# LangChain PDF Data Ingestion Demo

This notebook demonstrates how to ingest PDF documents using LangChain's document loaders.

In [None]:
# If running in a fresh environment, install required packages
# !pip install langchain pypdf python-dotenv

In [None]:
from dotenv import load_dotenv
load_dotenv()

from langchain.document_loaders import PyPDFLoader
from langchain.text_splitter import CharacterTextSplitter

In [None]:
# Load a sample PDF file (replace with your own PDF path if needed)
pdf_path = "./temp/sample.pdf"

# If you don't have a sample PDF, you can create one using reportlab or manually place a PDF in the project directory.
# For demonstration, this cell assumes sample.pdf exists in temp folder.

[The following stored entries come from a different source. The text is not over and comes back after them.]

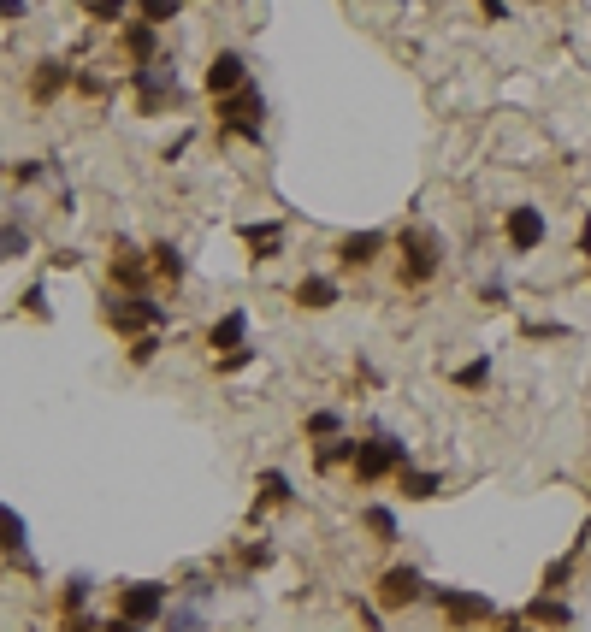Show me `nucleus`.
I'll list each match as a JSON object with an SVG mask.
<instances>
[{
    "label": "nucleus",
    "mask_w": 591,
    "mask_h": 632,
    "mask_svg": "<svg viewBox=\"0 0 591 632\" xmlns=\"http://www.w3.org/2000/svg\"><path fill=\"white\" fill-rule=\"evenodd\" d=\"M0 550H6V556H24V550H30V526H24V514H12L6 503H0Z\"/></svg>",
    "instance_id": "5701e85b"
},
{
    "label": "nucleus",
    "mask_w": 591,
    "mask_h": 632,
    "mask_svg": "<svg viewBox=\"0 0 591 632\" xmlns=\"http://www.w3.org/2000/svg\"><path fill=\"white\" fill-rule=\"evenodd\" d=\"M131 83H136V113L142 119H160L166 107H178L184 95H178V65H172V54L166 60H154V65H131Z\"/></svg>",
    "instance_id": "39448f33"
},
{
    "label": "nucleus",
    "mask_w": 591,
    "mask_h": 632,
    "mask_svg": "<svg viewBox=\"0 0 591 632\" xmlns=\"http://www.w3.org/2000/svg\"><path fill=\"white\" fill-rule=\"evenodd\" d=\"M213 119H219L225 136L261 142V136H266V95H261V83H243V89L219 95V101H213Z\"/></svg>",
    "instance_id": "7ed1b4c3"
},
{
    "label": "nucleus",
    "mask_w": 591,
    "mask_h": 632,
    "mask_svg": "<svg viewBox=\"0 0 591 632\" xmlns=\"http://www.w3.org/2000/svg\"><path fill=\"white\" fill-rule=\"evenodd\" d=\"M290 296H296V308H302V314H326V308H337V302H343V284H337V278H326V272H308V278H302Z\"/></svg>",
    "instance_id": "4468645a"
},
{
    "label": "nucleus",
    "mask_w": 591,
    "mask_h": 632,
    "mask_svg": "<svg viewBox=\"0 0 591 632\" xmlns=\"http://www.w3.org/2000/svg\"><path fill=\"white\" fill-rule=\"evenodd\" d=\"M24 308H30L36 319H48V314H54V308H48V290H42V284H30V290H24Z\"/></svg>",
    "instance_id": "4c0bfd02"
},
{
    "label": "nucleus",
    "mask_w": 591,
    "mask_h": 632,
    "mask_svg": "<svg viewBox=\"0 0 591 632\" xmlns=\"http://www.w3.org/2000/svg\"><path fill=\"white\" fill-rule=\"evenodd\" d=\"M521 621H526V627H568V621H574V609H568L562 597L538 591V597H532V603L521 609Z\"/></svg>",
    "instance_id": "aec40b11"
},
{
    "label": "nucleus",
    "mask_w": 591,
    "mask_h": 632,
    "mask_svg": "<svg viewBox=\"0 0 591 632\" xmlns=\"http://www.w3.org/2000/svg\"><path fill=\"white\" fill-rule=\"evenodd\" d=\"M426 597L444 609V621H450V627H485V621H497V603H491V597H479V591H461V585H432Z\"/></svg>",
    "instance_id": "0eeeda50"
},
{
    "label": "nucleus",
    "mask_w": 591,
    "mask_h": 632,
    "mask_svg": "<svg viewBox=\"0 0 591 632\" xmlns=\"http://www.w3.org/2000/svg\"><path fill=\"white\" fill-rule=\"evenodd\" d=\"M237 237L249 243V254H255V260H278V254H284V225H278V219H249Z\"/></svg>",
    "instance_id": "f3484780"
},
{
    "label": "nucleus",
    "mask_w": 591,
    "mask_h": 632,
    "mask_svg": "<svg viewBox=\"0 0 591 632\" xmlns=\"http://www.w3.org/2000/svg\"><path fill=\"white\" fill-rule=\"evenodd\" d=\"M101 319H107L119 337H142V331H160V325H172L166 302H148V296H131V290H113V296H101Z\"/></svg>",
    "instance_id": "20e7f679"
},
{
    "label": "nucleus",
    "mask_w": 591,
    "mask_h": 632,
    "mask_svg": "<svg viewBox=\"0 0 591 632\" xmlns=\"http://www.w3.org/2000/svg\"><path fill=\"white\" fill-rule=\"evenodd\" d=\"M479 18H491V24H503V18H509V0H479Z\"/></svg>",
    "instance_id": "a19ab883"
},
{
    "label": "nucleus",
    "mask_w": 591,
    "mask_h": 632,
    "mask_svg": "<svg viewBox=\"0 0 591 632\" xmlns=\"http://www.w3.org/2000/svg\"><path fill=\"white\" fill-rule=\"evenodd\" d=\"M426 573L420 568H408V562H391V568L379 573V609H414V603H426Z\"/></svg>",
    "instance_id": "1a4fd4ad"
},
{
    "label": "nucleus",
    "mask_w": 591,
    "mask_h": 632,
    "mask_svg": "<svg viewBox=\"0 0 591 632\" xmlns=\"http://www.w3.org/2000/svg\"><path fill=\"white\" fill-rule=\"evenodd\" d=\"M438 266H444V237L432 225H402V237H396V278L408 290H420V284L438 278Z\"/></svg>",
    "instance_id": "f03ea898"
},
{
    "label": "nucleus",
    "mask_w": 591,
    "mask_h": 632,
    "mask_svg": "<svg viewBox=\"0 0 591 632\" xmlns=\"http://www.w3.org/2000/svg\"><path fill=\"white\" fill-rule=\"evenodd\" d=\"M479 308H509V284L503 278H485L479 284Z\"/></svg>",
    "instance_id": "72a5a7b5"
},
{
    "label": "nucleus",
    "mask_w": 591,
    "mask_h": 632,
    "mask_svg": "<svg viewBox=\"0 0 591 632\" xmlns=\"http://www.w3.org/2000/svg\"><path fill=\"white\" fill-rule=\"evenodd\" d=\"M190 142H196V130H178V136L160 148V160H166V166H172V160H184V154H190Z\"/></svg>",
    "instance_id": "f704fd0d"
},
{
    "label": "nucleus",
    "mask_w": 591,
    "mask_h": 632,
    "mask_svg": "<svg viewBox=\"0 0 591 632\" xmlns=\"http://www.w3.org/2000/svg\"><path fill=\"white\" fill-rule=\"evenodd\" d=\"M148 272H154L160 284H184L190 260H184V249H178V243H154V249H148Z\"/></svg>",
    "instance_id": "412c9836"
},
{
    "label": "nucleus",
    "mask_w": 591,
    "mask_h": 632,
    "mask_svg": "<svg viewBox=\"0 0 591 632\" xmlns=\"http://www.w3.org/2000/svg\"><path fill=\"white\" fill-rule=\"evenodd\" d=\"M83 12H89L95 24H119V18L131 12V0H83Z\"/></svg>",
    "instance_id": "2f4dec72"
},
{
    "label": "nucleus",
    "mask_w": 591,
    "mask_h": 632,
    "mask_svg": "<svg viewBox=\"0 0 591 632\" xmlns=\"http://www.w3.org/2000/svg\"><path fill=\"white\" fill-rule=\"evenodd\" d=\"M160 627H166V632H201V609H196V603H190V609H166V615H160Z\"/></svg>",
    "instance_id": "473e14b6"
},
{
    "label": "nucleus",
    "mask_w": 591,
    "mask_h": 632,
    "mask_svg": "<svg viewBox=\"0 0 591 632\" xmlns=\"http://www.w3.org/2000/svg\"><path fill=\"white\" fill-rule=\"evenodd\" d=\"M66 632H101V621H89V615H66Z\"/></svg>",
    "instance_id": "37998d69"
},
{
    "label": "nucleus",
    "mask_w": 591,
    "mask_h": 632,
    "mask_svg": "<svg viewBox=\"0 0 591 632\" xmlns=\"http://www.w3.org/2000/svg\"><path fill=\"white\" fill-rule=\"evenodd\" d=\"M201 83H207V95L219 101V95H231V89H243V83H255L249 77V54H237V48H219L207 71H201Z\"/></svg>",
    "instance_id": "9b49d317"
},
{
    "label": "nucleus",
    "mask_w": 591,
    "mask_h": 632,
    "mask_svg": "<svg viewBox=\"0 0 591 632\" xmlns=\"http://www.w3.org/2000/svg\"><path fill=\"white\" fill-rule=\"evenodd\" d=\"M207 349H213V361L249 349V314H243V308H225V314L207 325Z\"/></svg>",
    "instance_id": "ddd939ff"
},
{
    "label": "nucleus",
    "mask_w": 591,
    "mask_h": 632,
    "mask_svg": "<svg viewBox=\"0 0 591 632\" xmlns=\"http://www.w3.org/2000/svg\"><path fill=\"white\" fill-rule=\"evenodd\" d=\"M266 562H272V544H266V538L243 544V568H266Z\"/></svg>",
    "instance_id": "e433bc0d"
},
{
    "label": "nucleus",
    "mask_w": 591,
    "mask_h": 632,
    "mask_svg": "<svg viewBox=\"0 0 591 632\" xmlns=\"http://www.w3.org/2000/svg\"><path fill=\"white\" fill-rule=\"evenodd\" d=\"M343 461H355V438H349V432H343V438L314 443V467H320V473H331V467H343Z\"/></svg>",
    "instance_id": "393cba45"
},
{
    "label": "nucleus",
    "mask_w": 591,
    "mask_h": 632,
    "mask_svg": "<svg viewBox=\"0 0 591 632\" xmlns=\"http://www.w3.org/2000/svg\"><path fill=\"white\" fill-rule=\"evenodd\" d=\"M101 632H148V627H136V621H125V615H113V621H101Z\"/></svg>",
    "instance_id": "c03bdc74"
},
{
    "label": "nucleus",
    "mask_w": 591,
    "mask_h": 632,
    "mask_svg": "<svg viewBox=\"0 0 591 632\" xmlns=\"http://www.w3.org/2000/svg\"><path fill=\"white\" fill-rule=\"evenodd\" d=\"M526 337H538V343H544V337H568V325H556V319H532Z\"/></svg>",
    "instance_id": "ea45409f"
},
{
    "label": "nucleus",
    "mask_w": 591,
    "mask_h": 632,
    "mask_svg": "<svg viewBox=\"0 0 591 632\" xmlns=\"http://www.w3.org/2000/svg\"><path fill=\"white\" fill-rule=\"evenodd\" d=\"M119 48H125V54H131L136 65L166 60V54H160V30H154V24H142V18H131V24L119 30Z\"/></svg>",
    "instance_id": "dca6fc26"
},
{
    "label": "nucleus",
    "mask_w": 591,
    "mask_h": 632,
    "mask_svg": "<svg viewBox=\"0 0 591 632\" xmlns=\"http://www.w3.org/2000/svg\"><path fill=\"white\" fill-rule=\"evenodd\" d=\"M172 609V585L160 579H136V585H119V615L136 621V627H160V615Z\"/></svg>",
    "instance_id": "423d86ee"
},
{
    "label": "nucleus",
    "mask_w": 591,
    "mask_h": 632,
    "mask_svg": "<svg viewBox=\"0 0 591 632\" xmlns=\"http://www.w3.org/2000/svg\"><path fill=\"white\" fill-rule=\"evenodd\" d=\"M361 526L373 532V544H396V538H402V520H396V508H385V503L361 508Z\"/></svg>",
    "instance_id": "4be33fe9"
},
{
    "label": "nucleus",
    "mask_w": 591,
    "mask_h": 632,
    "mask_svg": "<svg viewBox=\"0 0 591 632\" xmlns=\"http://www.w3.org/2000/svg\"><path fill=\"white\" fill-rule=\"evenodd\" d=\"M48 260H54V272H71V266H77L83 254H77V249H54V254H48Z\"/></svg>",
    "instance_id": "79ce46f5"
},
{
    "label": "nucleus",
    "mask_w": 591,
    "mask_h": 632,
    "mask_svg": "<svg viewBox=\"0 0 591 632\" xmlns=\"http://www.w3.org/2000/svg\"><path fill=\"white\" fill-rule=\"evenodd\" d=\"M538 6H550V0H538Z\"/></svg>",
    "instance_id": "09e8293b"
},
{
    "label": "nucleus",
    "mask_w": 591,
    "mask_h": 632,
    "mask_svg": "<svg viewBox=\"0 0 591 632\" xmlns=\"http://www.w3.org/2000/svg\"><path fill=\"white\" fill-rule=\"evenodd\" d=\"M396 491H402V503H432V497L444 491V473H432V467H402V473H396Z\"/></svg>",
    "instance_id": "a211bd4d"
},
{
    "label": "nucleus",
    "mask_w": 591,
    "mask_h": 632,
    "mask_svg": "<svg viewBox=\"0 0 591 632\" xmlns=\"http://www.w3.org/2000/svg\"><path fill=\"white\" fill-rule=\"evenodd\" d=\"M526 632H538V627H526Z\"/></svg>",
    "instance_id": "8fccbe9b"
},
{
    "label": "nucleus",
    "mask_w": 591,
    "mask_h": 632,
    "mask_svg": "<svg viewBox=\"0 0 591 632\" xmlns=\"http://www.w3.org/2000/svg\"><path fill=\"white\" fill-rule=\"evenodd\" d=\"M42 172H48V166H42V160H12V178H18V184H36V178H42Z\"/></svg>",
    "instance_id": "58836bf2"
},
{
    "label": "nucleus",
    "mask_w": 591,
    "mask_h": 632,
    "mask_svg": "<svg viewBox=\"0 0 591 632\" xmlns=\"http://www.w3.org/2000/svg\"><path fill=\"white\" fill-rule=\"evenodd\" d=\"M574 562H580V550H568V556H556V562L544 568V579H538V591H550V597H562V585L574 579Z\"/></svg>",
    "instance_id": "c85d7f7f"
},
{
    "label": "nucleus",
    "mask_w": 591,
    "mask_h": 632,
    "mask_svg": "<svg viewBox=\"0 0 591 632\" xmlns=\"http://www.w3.org/2000/svg\"><path fill=\"white\" fill-rule=\"evenodd\" d=\"M385 249H391V237H385V231H343V237H337V266H343V272H367V266H379V260H385Z\"/></svg>",
    "instance_id": "9d476101"
},
{
    "label": "nucleus",
    "mask_w": 591,
    "mask_h": 632,
    "mask_svg": "<svg viewBox=\"0 0 591 632\" xmlns=\"http://www.w3.org/2000/svg\"><path fill=\"white\" fill-rule=\"evenodd\" d=\"M290 503H296V485H290V473H284V467H266L261 479H255V508H249V514L261 520L266 508H290Z\"/></svg>",
    "instance_id": "2eb2a0df"
},
{
    "label": "nucleus",
    "mask_w": 591,
    "mask_h": 632,
    "mask_svg": "<svg viewBox=\"0 0 591 632\" xmlns=\"http://www.w3.org/2000/svg\"><path fill=\"white\" fill-rule=\"evenodd\" d=\"M302 432H308V438H314V443H326V438H343V414H337V408H314V414L302 420Z\"/></svg>",
    "instance_id": "cd10ccee"
},
{
    "label": "nucleus",
    "mask_w": 591,
    "mask_h": 632,
    "mask_svg": "<svg viewBox=\"0 0 591 632\" xmlns=\"http://www.w3.org/2000/svg\"><path fill=\"white\" fill-rule=\"evenodd\" d=\"M131 367H154V355H160V331H142V337H131Z\"/></svg>",
    "instance_id": "7c9ffc66"
},
{
    "label": "nucleus",
    "mask_w": 591,
    "mask_h": 632,
    "mask_svg": "<svg viewBox=\"0 0 591 632\" xmlns=\"http://www.w3.org/2000/svg\"><path fill=\"white\" fill-rule=\"evenodd\" d=\"M402 467H414V449L396 438V432H367V438H355V461H349V473H355V485H385L396 479Z\"/></svg>",
    "instance_id": "f257e3e1"
},
{
    "label": "nucleus",
    "mask_w": 591,
    "mask_h": 632,
    "mask_svg": "<svg viewBox=\"0 0 591 632\" xmlns=\"http://www.w3.org/2000/svg\"><path fill=\"white\" fill-rule=\"evenodd\" d=\"M136 18L154 24V30H166L172 18H184V0H136Z\"/></svg>",
    "instance_id": "bb28decb"
},
{
    "label": "nucleus",
    "mask_w": 591,
    "mask_h": 632,
    "mask_svg": "<svg viewBox=\"0 0 591 632\" xmlns=\"http://www.w3.org/2000/svg\"><path fill=\"white\" fill-rule=\"evenodd\" d=\"M580 254L591 260V213H586V225H580Z\"/></svg>",
    "instance_id": "de8ad7c7"
},
{
    "label": "nucleus",
    "mask_w": 591,
    "mask_h": 632,
    "mask_svg": "<svg viewBox=\"0 0 591 632\" xmlns=\"http://www.w3.org/2000/svg\"><path fill=\"white\" fill-rule=\"evenodd\" d=\"M66 89H71V65H66V60H42V65H36V77H30V95H36L42 107H48V101H60Z\"/></svg>",
    "instance_id": "6ab92c4d"
},
{
    "label": "nucleus",
    "mask_w": 591,
    "mask_h": 632,
    "mask_svg": "<svg viewBox=\"0 0 591 632\" xmlns=\"http://www.w3.org/2000/svg\"><path fill=\"white\" fill-rule=\"evenodd\" d=\"M89 591H95V579H83V573H77V579H66V585H60V609H66V615H83Z\"/></svg>",
    "instance_id": "c756f323"
},
{
    "label": "nucleus",
    "mask_w": 591,
    "mask_h": 632,
    "mask_svg": "<svg viewBox=\"0 0 591 632\" xmlns=\"http://www.w3.org/2000/svg\"><path fill=\"white\" fill-rule=\"evenodd\" d=\"M24 254H30V225H24V219L0 225V266H6V260H24Z\"/></svg>",
    "instance_id": "a878e982"
},
{
    "label": "nucleus",
    "mask_w": 591,
    "mask_h": 632,
    "mask_svg": "<svg viewBox=\"0 0 591 632\" xmlns=\"http://www.w3.org/2000/svg\"><path fill=\"white\" fill-rule=\"evenodd\" d=\"M497 632H526L521 615H497Z\"/></svg>",
    "instance_id": "49530a36"
},
{
    "label": "nucleus",
    "mask_w": 591,
    "mask_h": 632,
    "mask_svg": "<svg viewBox=\"0 0 591 632\" xmlns=\"http://www.w3.org/2000/svg\"><path fill=\"white\" fill-rule=\"evenodd\" d=\"M450 384H456V390H473V396H479V390L491 384V355H473V361H461L456 373H450Z\"/></svg>",
    "instance_id": "b1692460"
},
{
    "label": "nucleus",
    "mask_w": 591,
    "mask_h": 632,
    "mask_svg": "<svg viewBox=\"0 0 591 632\" xmlns=\"http://www.w3.org/2000/svg\"><path fill=\"white\" fill-rule=\"evenodd\" d=\"M30 12V0H0V18H24Z\"/></svg>",
    "instance_id": "a18cd8bd"
},
{
    "label": "nucleus",
    "mask_w": 591,
    "mask_h": 632,
    "mask_svg": "<svg viewBox=\"0 0 591 632\" xmlns=\"http://www.w3.org/2000/svg\"><path fill=\"white\" fill-rule=\"evenodd\" d=\"M544 237H550L544 207L521 201V207H509V213H503V243H509V254H538V249H544Z\"/></svg>",
    "instance_id": "6e6552de"
},
{
    "label": "nucleus",
    "mask_w": 591,
    "mask_h": 632,
    "mask_svg": "<svg viewBox=\"0 0 591 632\" xmlns=\"http://www.w3.org/2000/svg\"><path fill=\"white\" fill-rule=\"evenodd\" d=\"M243 367H255V349H237V355H219L213 361V373H243Z\"/></svg>",
    "instance_id": "c9c22d12"
},
{
    "label": "nucleus",
    "mask_w": 591,
    "mask_h": 632,
    "mask_svg": "<svg viewBox=\"0 0 591 632\" xmlns=\"http://www.w3.org/2000/svg\"><path fill=\"white\" fill-rule=\"evenodd\" d=\"M107 272H113V284H119V290H131V296H148V290H142V284L154 278V272H148V249H136V243H119V249H113V260H107Z\"/></svg>",
    "instance_id": "f8f14e48"
}]
</instances>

loader = PyPDFLoader(pdf_path)
documents = loader.load()

print(f"Loaded {len(documents)} pages from PDF.")

In [None]:
# Extract and print text from each page
for i, doc in enumerate(documents):
    print(f"--- Page {i+1} ---")
    print(doc.page_content[:500])  # Print first 500 characters for brevity
    print()

In [None]:
# Chunk PDF text for processing
text_splitter = CharacterTextSplitter(chunk_size=1000, chunk_overlap=100)
chunks = []
for doc in documents:
    chunks.extend(text_splitter.split_text(doc.page_content))

print(f"Total chunks created: {len(chunks)}")
print("First chunk:")
print(chunks[0] if chunks else "No chunks found.")

## Next Steps

You can now use these PDF text chunks for embedding, querying, or other downstream tasks with LangChain tools.